Id. at 719-20 (quoting Magee v. Magee, 320 So.2d 779, 783 (Miss. 1975). The Court reasoned that such evidence had not been purified by oath, and that impeachment evidence functioned to impeach the credibility of the witness's direct testimony. Id. at 720. As a practical matter, the Court in Moffett recognized that impeaching statements should not be given to the jury, because the average juror suffers difficulty distinguishing between impeachment evidence and substantive evidence. Id.
The Court in Moffett noted that in that case the trial judge had correctly instructed the jury not to use the impeaching statements as substantive evidence of the defendant's guilt or innocence. Id. However, the Court clearly found that the instruction had not cured the error considering that the prior unsworn statement constituted the sole support for a central issue in the Moffett case. Id.
In the case at bar, prior inconsistent sworn statements were similarly admitted into evidence, and these statements provided substantial support for the central issue of guilt. The prosecuting attorney, like the prosecuting attorney in Moffett, vigorously argued these statements as the reason why the jury should find Brown guilty. Id.

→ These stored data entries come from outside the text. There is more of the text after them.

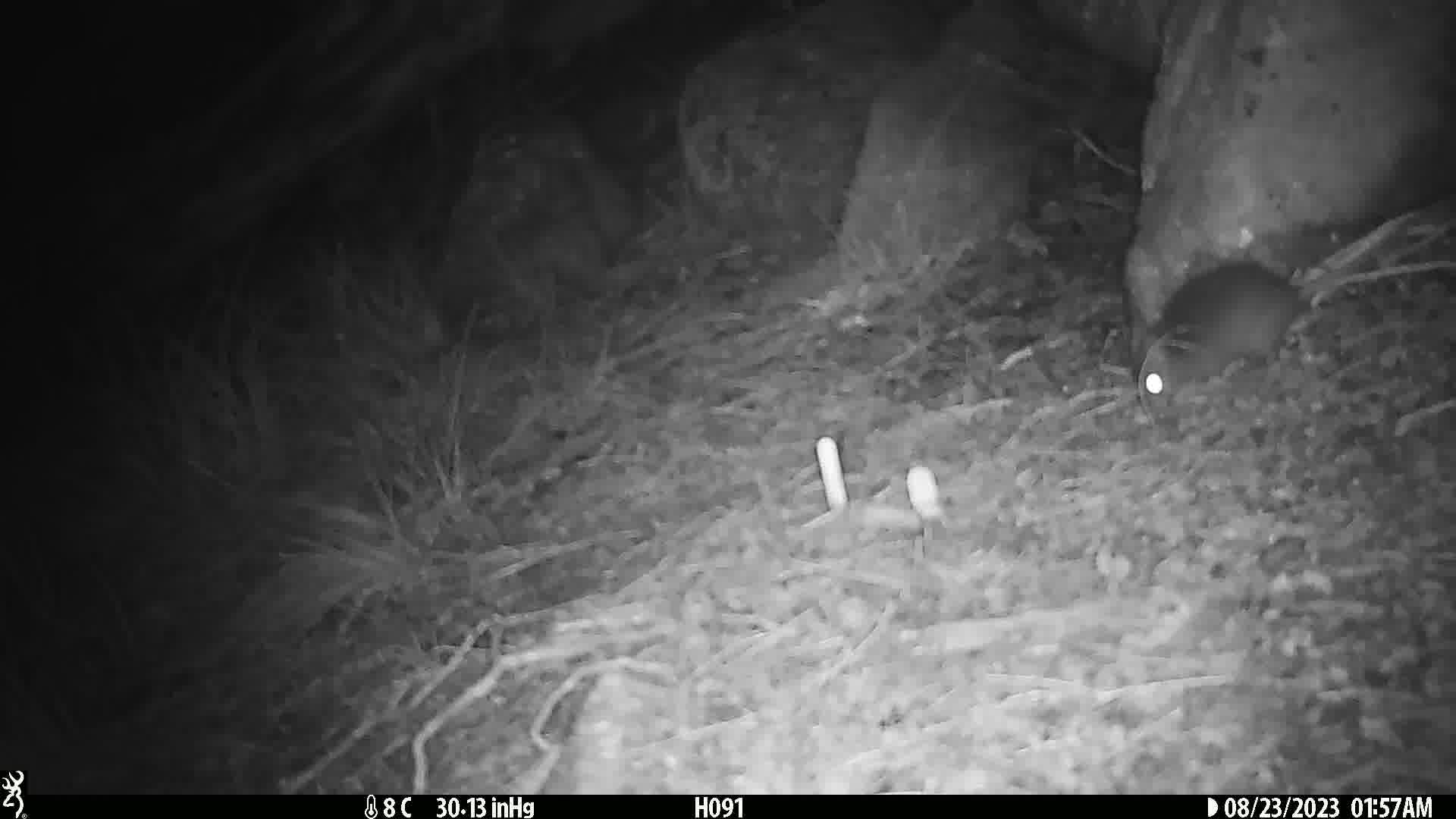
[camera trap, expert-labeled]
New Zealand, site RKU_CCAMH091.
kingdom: Animalia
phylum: Chordata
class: Mammalia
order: Rodentia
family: Muridae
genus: Rattus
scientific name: Rattus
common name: rat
Rat (Rattus).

Thus, the jury, according to Moffett, would have had a difficult chore distinguishing between the substantive and the impeachment evidence. See Gates v. State, 484 So.2d 1002, 1009 (Miss. 1986) (stating that out-of-court statements offered in criminal prosecution for purpose of proving truth of matters asserted were hearsay and therefore inadmissible); Murphy v. State, 453 So.2d 1290, 1294 (Miss. 1984) (Court found that admission of hearsay testimony of nonparty witness, concerning out-of-court statement of defendant, had violated defendant's right to a fair trial and constituted reversible error. Reversible error was found since hearsay testimony in question was sufficient within itself to convict). In the present case, the State had no case because the prior inconsistent statements were not admissible as substantive evidence of guilt.

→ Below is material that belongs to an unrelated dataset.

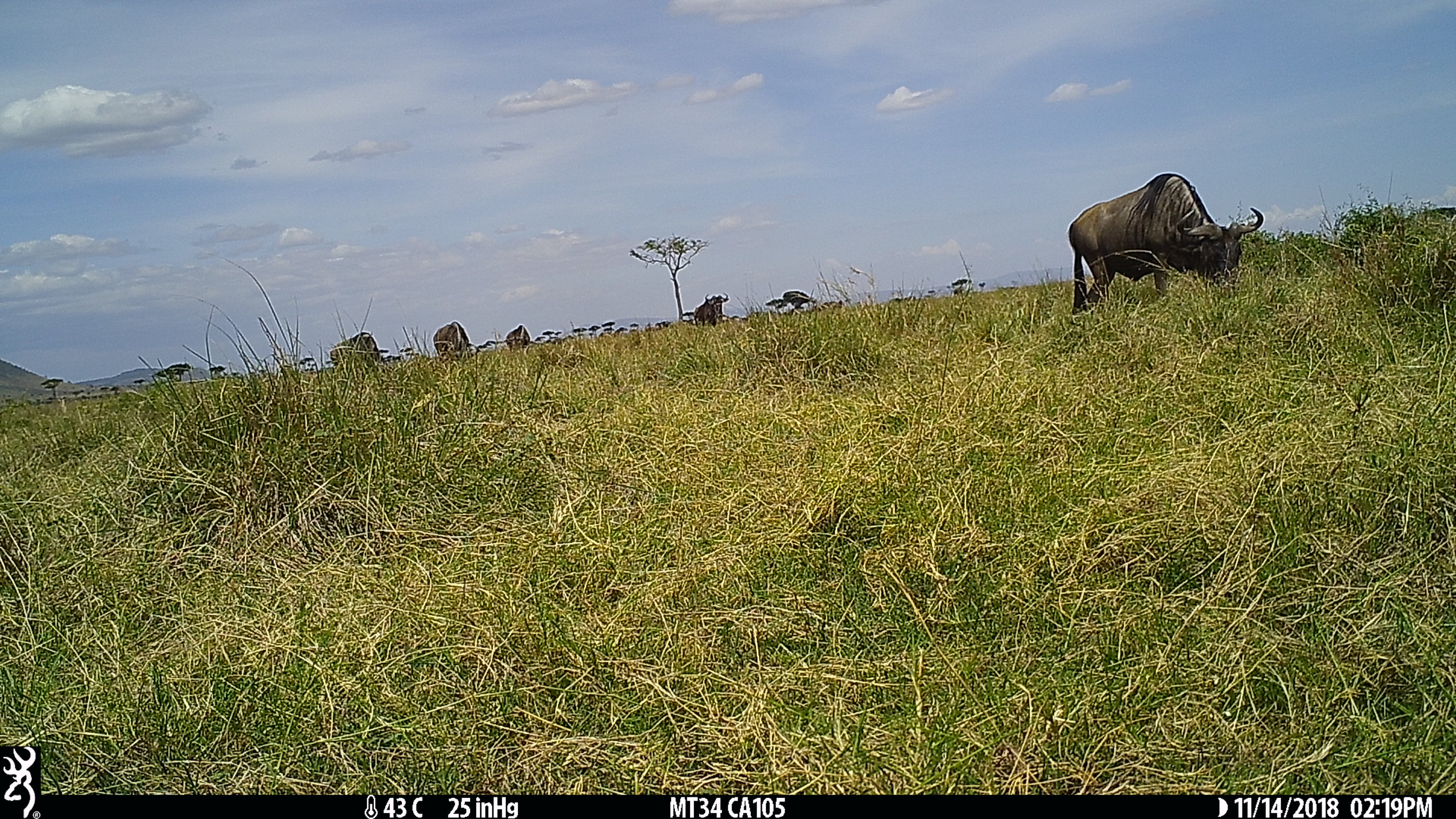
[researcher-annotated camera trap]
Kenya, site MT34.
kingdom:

Clearly the court should have directed a verdict for the defendant. Assignments two and four are not dispositive and are not of sufficient importance to merit discussion in light of the fact that we must reverse and order the defendant discharged.
*342 REVERSED AND APPELLANT DISCHARGED.
ROY NOBLE LEE, C.J., DAN M. LEE, P.J., and PRATHER, ROBERTSON, SULLIVAN, and ANDERSON, JJ., concur.
HAWKINS, P.J., and PITTMAN, J., not participating.